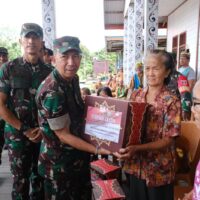 Usai Tinjau TMAB dan MCK, Tim Wasev Serahkan Paket Sembako kepada Warga Kampung Tering Lama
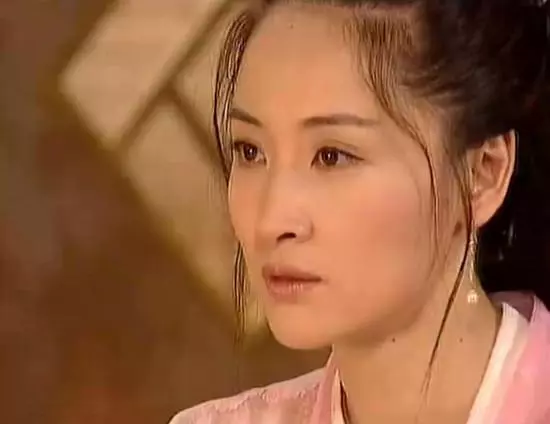 她曾是馬景濤的最愛、曾國城最想挽回的女人!當年「美艷勝過鍾麗緹」,如今55歲的她是這個模樣!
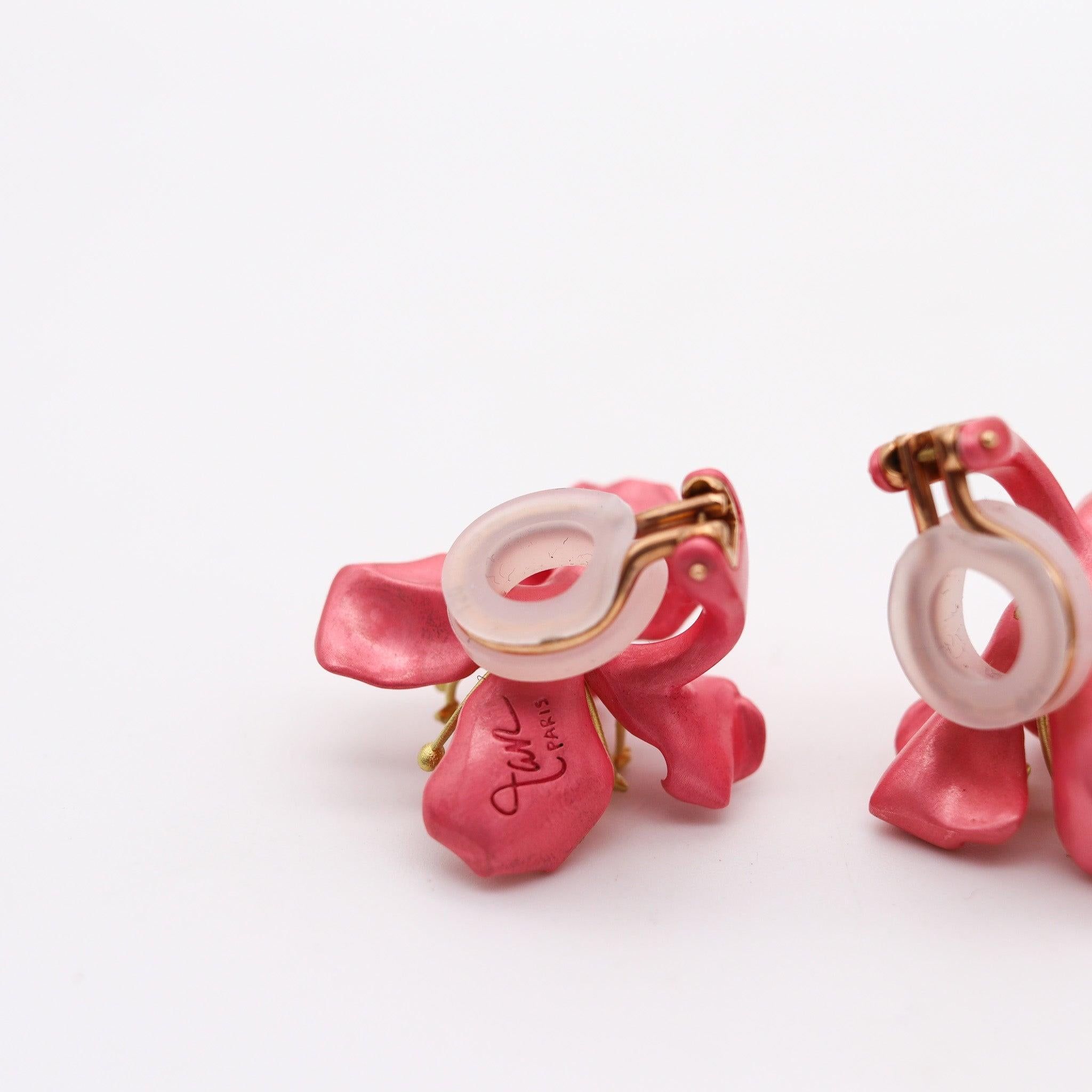 JAR PARIS Almond Blossom Flower Clips-On Earrings In 18Kt Gold and Aluminum In Excellent Condition In Miami, FL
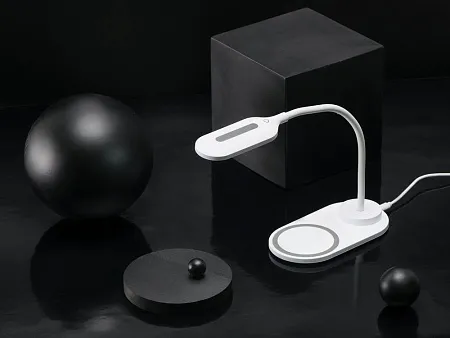 Настольный светильник с беспроводной зарядкой Flamp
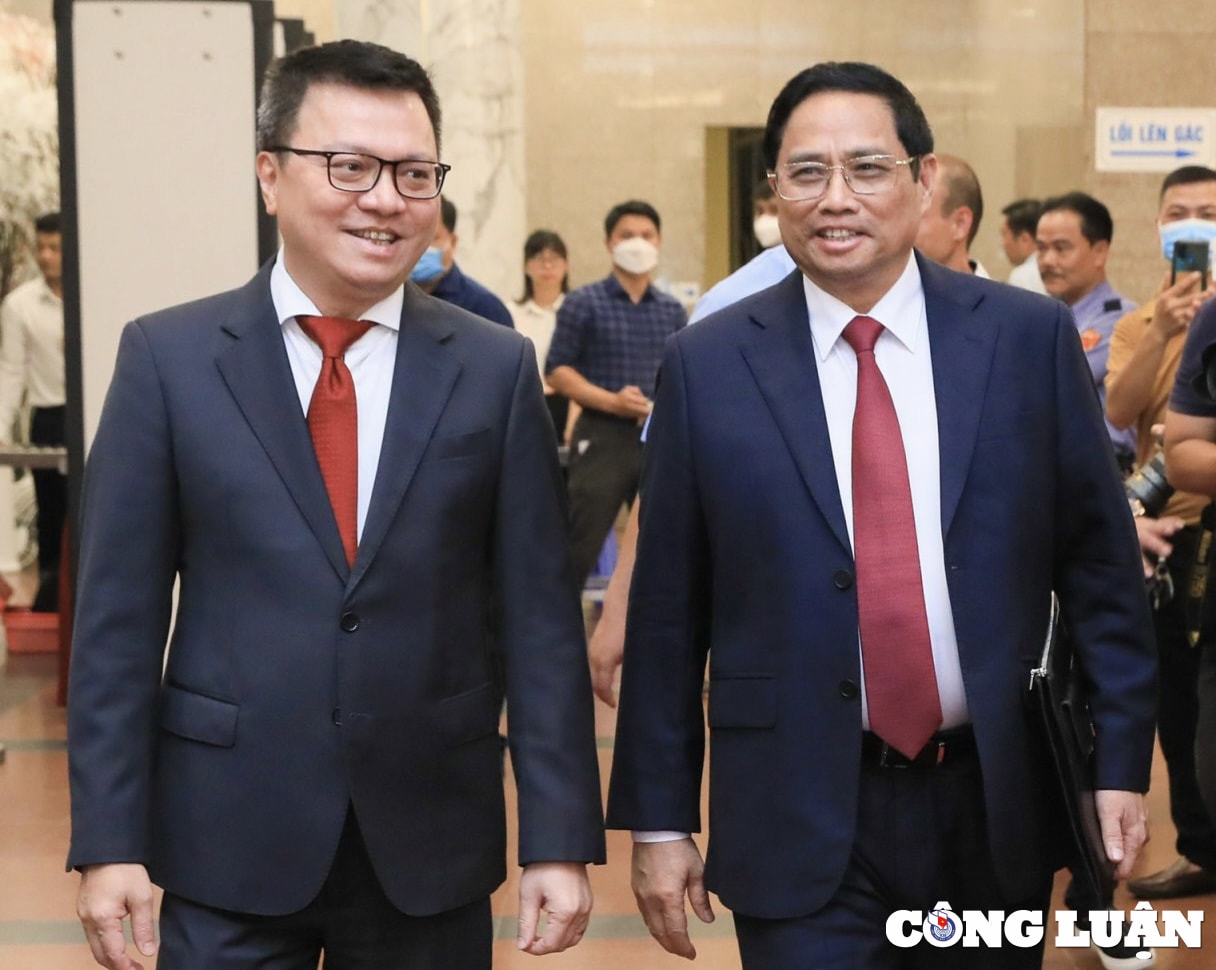 thu tuong pham minh chinh du le trao giai bao chi quoc gia lan thu xvi nam 2021 hinh 1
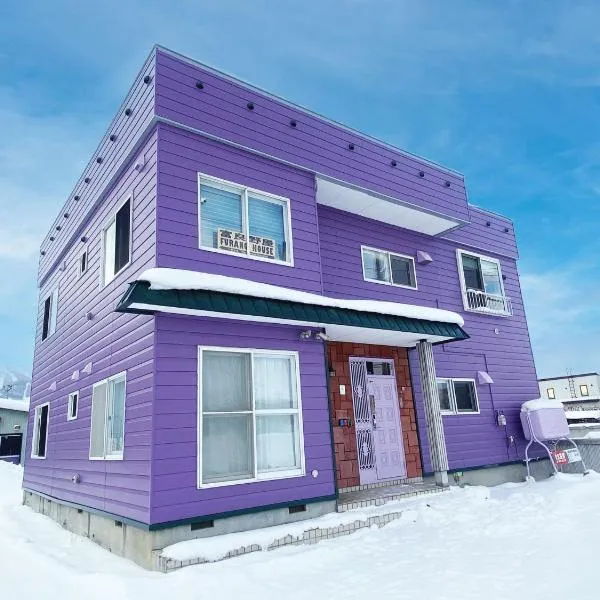 Furano House, 1F Apartment, 2 Bedrooms, Max 8PP - 6 Adults 2 Kid, Near JR, Group Travel, Onsite Parking, hotel in Furano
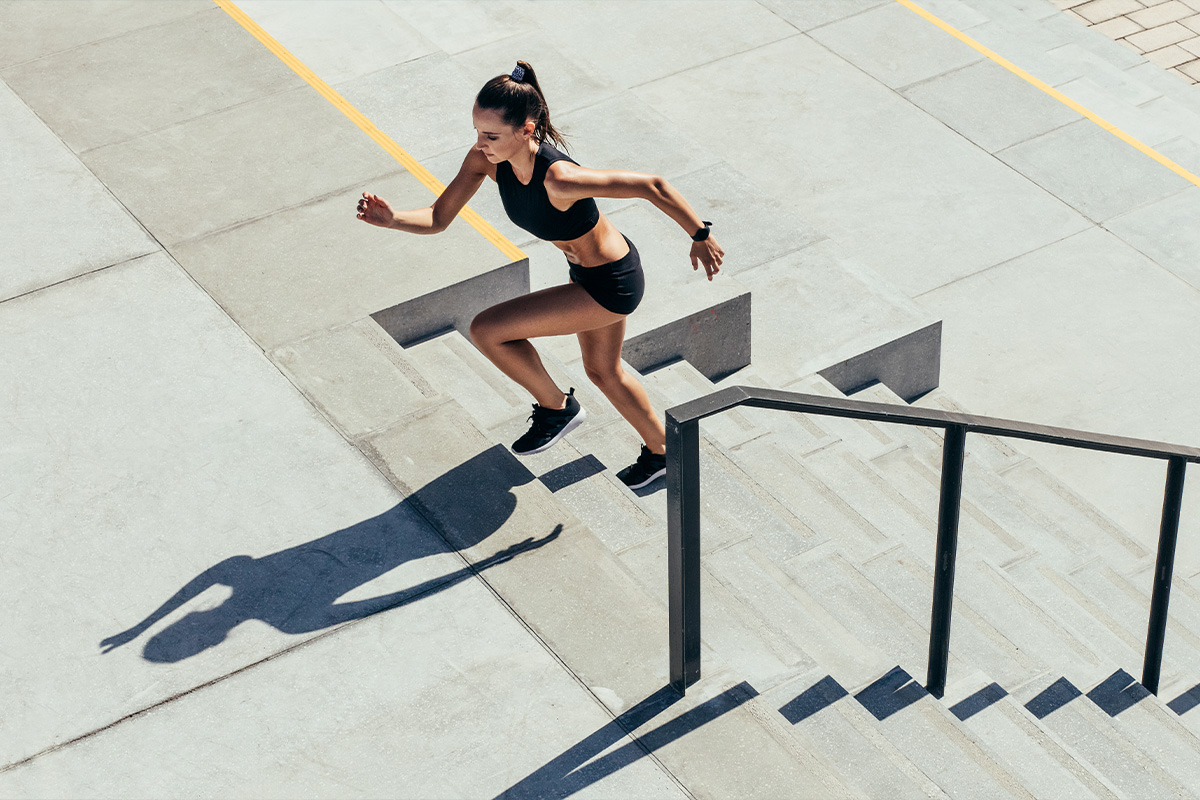 Бег во время месячных: польза или вред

_Task:_ All the records need to be printed again exactly as written, though without their pictures.

_Problem solution:_
 Usai Tinjau TMAB dan MCK, Tim Wasev Serahkan Paket Sembako kepada Warga Kampung Tering Lama
 她曾是馬景濤的最愛、曾國城最想挽回的女人!當年「美艷勝過鍾麗緹」,如今55歲的她是這個模樣!
 JAR PARIS Almond Blossom Flower Clips-On Earrings In 18Kt Gold and Aluminum In Excellent Condition In Miami, FL
 Настольный светильник с беспроводной зарядкой Flamp
 thu tuong pham minh chinh du le trao giai bao chi quoc gia lan thu xvi nam 2021 hinh 1
 Furano House, 1F Apartment, 2 Bedrooms, Max 8PP - 6 Adults 2 Kid, Near JR, Group Travel, Onsite Parking, hotel in Furano
 Бег во время месячных: польза или вред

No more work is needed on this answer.